**SELECTION**
>>

Sunday
October 9, 1927
Evening star (Washington, D.C.) — Washington D.C., District Of Columbia
“The $200,000 Wild Pitch: How the Yankees Won the 1927 World Series in the Most Dramatic Way Possible”
Art Deco mural for October 9, 1927
Original newspaper scan from October 9, 1927
Original front page — Evening star (Washington, D.C.) — Click to enlarge
Full-size newspaper scan
What's on the Front Page

The New York Yankees clinched the 1927 World Series with a 4-3 victory over the Pittsburgh Pirates in Game 4, winning their first championship in dominant fashion. Before 60,000 fans at Yankee Stadium on a muddy field, the series ended in spectacular fashion when Pirates relief pitcher John Miljus threw a wild pitch with the bases loaded in the ninth inning—a pitch the article hilariously dubs "the only $200,000 wild pitch ever committed," worth that much in additional gate receipts had another game been necessary. Babe Ruth homered again (his second of the series, bringing his total to 10 in World Series play), and the Yankees' sweep equaled the Boston Braves' 1914 feat. The Pirates, despite strong pitching from John Miljus and Carmen Hill, never could maintain momentum throughout the series.

<<

According to the front-page summary, which pitcher threw the wild pitch that ended the 1927 World Series? The material after this summary stands apart from it.

**DATA SECTION**
>>

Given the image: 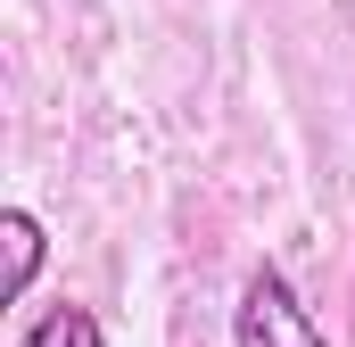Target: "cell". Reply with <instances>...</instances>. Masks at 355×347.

<<

**SOLUTION FOR THIS EXERCISE**
Pirates relief pitcher John Miljus.